WRITTEN REQUEST: Begin with the line containing "In the scene" and copy each line exactly through the last line of the entries, inclusive.

DATA FOR THIS EXERCISE:
--- START ---

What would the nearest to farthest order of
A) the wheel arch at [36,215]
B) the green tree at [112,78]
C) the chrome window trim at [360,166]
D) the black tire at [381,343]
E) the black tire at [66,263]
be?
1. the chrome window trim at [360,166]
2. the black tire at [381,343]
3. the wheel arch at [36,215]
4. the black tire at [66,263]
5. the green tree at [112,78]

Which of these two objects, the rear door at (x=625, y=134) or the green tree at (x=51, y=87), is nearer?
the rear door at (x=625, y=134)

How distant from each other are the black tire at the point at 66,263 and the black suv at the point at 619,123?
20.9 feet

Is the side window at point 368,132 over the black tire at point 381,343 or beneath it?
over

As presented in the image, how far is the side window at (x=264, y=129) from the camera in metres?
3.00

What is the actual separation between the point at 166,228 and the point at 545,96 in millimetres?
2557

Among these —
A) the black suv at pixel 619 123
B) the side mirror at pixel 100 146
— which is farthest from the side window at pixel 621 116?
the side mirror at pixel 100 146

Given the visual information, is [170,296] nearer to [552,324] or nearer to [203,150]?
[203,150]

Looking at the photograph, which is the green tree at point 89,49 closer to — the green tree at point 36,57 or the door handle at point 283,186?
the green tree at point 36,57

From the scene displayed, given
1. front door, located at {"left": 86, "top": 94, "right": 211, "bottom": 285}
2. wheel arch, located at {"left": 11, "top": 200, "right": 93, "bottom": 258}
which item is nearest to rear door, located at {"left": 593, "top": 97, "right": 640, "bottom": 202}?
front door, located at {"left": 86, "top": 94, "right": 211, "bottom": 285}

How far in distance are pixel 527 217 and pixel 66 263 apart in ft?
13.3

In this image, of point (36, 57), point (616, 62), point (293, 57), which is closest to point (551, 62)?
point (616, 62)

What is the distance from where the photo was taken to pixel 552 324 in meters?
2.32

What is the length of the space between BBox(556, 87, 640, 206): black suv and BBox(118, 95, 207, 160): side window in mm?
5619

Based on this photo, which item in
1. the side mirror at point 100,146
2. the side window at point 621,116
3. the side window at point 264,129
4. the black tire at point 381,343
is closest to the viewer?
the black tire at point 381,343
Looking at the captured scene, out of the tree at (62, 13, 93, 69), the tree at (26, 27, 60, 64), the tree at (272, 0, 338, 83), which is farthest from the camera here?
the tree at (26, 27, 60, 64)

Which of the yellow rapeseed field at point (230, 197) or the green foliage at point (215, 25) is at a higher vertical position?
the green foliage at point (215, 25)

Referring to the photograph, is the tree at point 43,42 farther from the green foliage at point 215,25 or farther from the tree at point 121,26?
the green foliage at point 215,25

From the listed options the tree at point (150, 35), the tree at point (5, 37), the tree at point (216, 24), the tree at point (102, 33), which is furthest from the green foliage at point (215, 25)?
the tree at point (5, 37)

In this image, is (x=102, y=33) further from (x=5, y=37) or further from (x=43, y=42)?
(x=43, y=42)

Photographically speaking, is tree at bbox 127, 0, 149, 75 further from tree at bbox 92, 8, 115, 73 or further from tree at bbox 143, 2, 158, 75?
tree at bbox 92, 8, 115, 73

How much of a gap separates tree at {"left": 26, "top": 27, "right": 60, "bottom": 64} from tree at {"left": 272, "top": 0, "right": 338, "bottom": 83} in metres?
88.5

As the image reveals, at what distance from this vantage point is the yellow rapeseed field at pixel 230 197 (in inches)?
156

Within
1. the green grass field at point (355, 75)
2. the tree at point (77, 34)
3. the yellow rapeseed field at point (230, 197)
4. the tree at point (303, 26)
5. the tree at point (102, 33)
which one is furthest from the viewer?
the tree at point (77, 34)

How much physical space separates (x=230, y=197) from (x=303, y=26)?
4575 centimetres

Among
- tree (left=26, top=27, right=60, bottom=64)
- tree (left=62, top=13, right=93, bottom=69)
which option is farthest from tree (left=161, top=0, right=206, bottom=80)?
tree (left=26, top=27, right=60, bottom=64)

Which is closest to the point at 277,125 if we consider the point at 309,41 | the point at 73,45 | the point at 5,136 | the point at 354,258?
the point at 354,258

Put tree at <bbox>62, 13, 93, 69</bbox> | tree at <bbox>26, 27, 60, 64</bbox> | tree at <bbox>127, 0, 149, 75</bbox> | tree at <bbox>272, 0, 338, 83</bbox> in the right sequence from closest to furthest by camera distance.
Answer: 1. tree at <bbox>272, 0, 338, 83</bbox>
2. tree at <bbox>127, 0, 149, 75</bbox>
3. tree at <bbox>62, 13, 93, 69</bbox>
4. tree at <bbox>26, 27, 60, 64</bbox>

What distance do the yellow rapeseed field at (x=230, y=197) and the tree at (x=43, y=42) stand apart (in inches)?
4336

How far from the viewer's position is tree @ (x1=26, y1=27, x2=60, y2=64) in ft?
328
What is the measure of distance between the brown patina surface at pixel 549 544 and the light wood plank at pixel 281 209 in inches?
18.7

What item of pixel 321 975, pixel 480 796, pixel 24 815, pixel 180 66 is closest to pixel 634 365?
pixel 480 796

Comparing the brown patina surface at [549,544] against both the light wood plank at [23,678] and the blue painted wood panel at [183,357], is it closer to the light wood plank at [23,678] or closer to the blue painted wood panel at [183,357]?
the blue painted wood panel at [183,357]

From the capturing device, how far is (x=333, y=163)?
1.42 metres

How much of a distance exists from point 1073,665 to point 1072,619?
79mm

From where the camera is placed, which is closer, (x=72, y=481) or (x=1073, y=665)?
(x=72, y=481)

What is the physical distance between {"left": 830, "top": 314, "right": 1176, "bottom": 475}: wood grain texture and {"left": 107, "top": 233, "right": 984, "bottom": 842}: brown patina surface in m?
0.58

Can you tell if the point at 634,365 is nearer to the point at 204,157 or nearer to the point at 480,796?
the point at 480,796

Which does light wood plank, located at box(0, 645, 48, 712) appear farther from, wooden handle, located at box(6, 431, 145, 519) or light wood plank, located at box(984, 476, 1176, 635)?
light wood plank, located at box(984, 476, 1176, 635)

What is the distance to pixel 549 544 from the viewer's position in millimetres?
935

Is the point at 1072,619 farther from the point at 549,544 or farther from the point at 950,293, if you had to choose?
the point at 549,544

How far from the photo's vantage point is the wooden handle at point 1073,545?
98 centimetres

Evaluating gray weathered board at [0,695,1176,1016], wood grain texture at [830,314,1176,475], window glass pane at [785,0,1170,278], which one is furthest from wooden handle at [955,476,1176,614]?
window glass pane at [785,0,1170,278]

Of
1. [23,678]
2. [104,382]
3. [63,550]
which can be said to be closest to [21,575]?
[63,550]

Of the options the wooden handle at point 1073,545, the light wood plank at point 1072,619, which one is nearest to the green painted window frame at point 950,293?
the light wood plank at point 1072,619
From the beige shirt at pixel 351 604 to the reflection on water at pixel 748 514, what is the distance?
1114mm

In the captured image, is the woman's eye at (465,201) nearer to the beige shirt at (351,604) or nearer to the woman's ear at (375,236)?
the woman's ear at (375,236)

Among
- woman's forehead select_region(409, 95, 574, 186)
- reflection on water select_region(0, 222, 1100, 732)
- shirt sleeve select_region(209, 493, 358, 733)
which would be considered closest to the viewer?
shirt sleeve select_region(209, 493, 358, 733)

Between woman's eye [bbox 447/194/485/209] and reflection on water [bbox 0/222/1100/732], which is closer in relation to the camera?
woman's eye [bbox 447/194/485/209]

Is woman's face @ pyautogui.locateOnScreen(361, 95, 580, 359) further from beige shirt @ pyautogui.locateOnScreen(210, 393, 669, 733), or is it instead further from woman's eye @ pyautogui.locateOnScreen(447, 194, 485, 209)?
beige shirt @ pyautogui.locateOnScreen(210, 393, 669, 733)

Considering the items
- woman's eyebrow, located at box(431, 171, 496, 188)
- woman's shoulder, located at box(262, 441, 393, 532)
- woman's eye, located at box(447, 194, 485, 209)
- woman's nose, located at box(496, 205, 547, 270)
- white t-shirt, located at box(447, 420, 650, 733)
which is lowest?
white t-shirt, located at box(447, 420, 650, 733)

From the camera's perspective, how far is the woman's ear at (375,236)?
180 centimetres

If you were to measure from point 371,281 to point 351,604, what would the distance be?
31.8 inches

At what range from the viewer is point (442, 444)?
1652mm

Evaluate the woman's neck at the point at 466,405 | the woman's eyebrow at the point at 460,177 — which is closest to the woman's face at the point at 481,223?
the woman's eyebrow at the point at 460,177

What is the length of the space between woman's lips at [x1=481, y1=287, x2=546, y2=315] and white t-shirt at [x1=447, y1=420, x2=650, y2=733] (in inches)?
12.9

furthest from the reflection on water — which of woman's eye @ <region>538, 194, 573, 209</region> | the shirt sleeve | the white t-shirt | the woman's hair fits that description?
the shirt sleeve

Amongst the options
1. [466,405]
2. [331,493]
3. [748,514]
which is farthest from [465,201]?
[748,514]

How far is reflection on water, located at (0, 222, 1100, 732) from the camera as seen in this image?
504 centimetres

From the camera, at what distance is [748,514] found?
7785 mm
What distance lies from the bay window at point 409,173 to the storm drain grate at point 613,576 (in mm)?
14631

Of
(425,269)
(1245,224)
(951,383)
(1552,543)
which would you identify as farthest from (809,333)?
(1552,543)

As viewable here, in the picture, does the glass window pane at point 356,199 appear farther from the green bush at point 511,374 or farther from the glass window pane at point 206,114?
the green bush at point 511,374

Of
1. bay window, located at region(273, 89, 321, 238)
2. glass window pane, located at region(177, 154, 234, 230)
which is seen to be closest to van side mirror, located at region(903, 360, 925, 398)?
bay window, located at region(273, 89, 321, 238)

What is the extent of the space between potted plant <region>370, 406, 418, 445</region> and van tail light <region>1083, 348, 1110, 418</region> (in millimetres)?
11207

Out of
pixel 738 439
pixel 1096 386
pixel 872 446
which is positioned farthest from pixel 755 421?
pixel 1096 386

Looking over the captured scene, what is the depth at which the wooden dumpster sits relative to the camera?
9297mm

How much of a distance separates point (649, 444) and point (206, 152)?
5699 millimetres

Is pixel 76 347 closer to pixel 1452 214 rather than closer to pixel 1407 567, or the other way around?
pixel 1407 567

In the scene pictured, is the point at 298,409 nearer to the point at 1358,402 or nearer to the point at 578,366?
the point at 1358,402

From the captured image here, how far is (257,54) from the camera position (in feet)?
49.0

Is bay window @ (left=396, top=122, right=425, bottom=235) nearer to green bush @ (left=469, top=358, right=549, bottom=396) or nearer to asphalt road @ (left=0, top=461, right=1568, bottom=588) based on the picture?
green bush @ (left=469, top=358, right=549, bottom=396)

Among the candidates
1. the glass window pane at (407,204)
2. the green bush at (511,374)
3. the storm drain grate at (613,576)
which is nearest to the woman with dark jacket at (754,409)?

--- END ---

FINISHED EXERCISE:
In the scene pictured, is the point at 298,409 nearer to the point at 1358,402 or nearer to the point at 578,366?
the point at 1358,402

From the captured image here, how far is (257,54) from the camera position (in feet)?
49.0

Is bay window @ (left=396, top=122, right=425, bottom=235) nearer to green bush @ (left=469, top=358, right=549, bottom=396) or nearer to asphalt road @ (left=0, top=461, right=1568, bottom=588) based on the picture?
green bush @ (left=469, top=358, right=549, bottom=396)

Among the candidates
1. the glass window pane at (407,204)
2. the green bush at (511,374)
3. the storm drain grate at (613,576)
which is nearest to the woman with dark jacket at (754,409)?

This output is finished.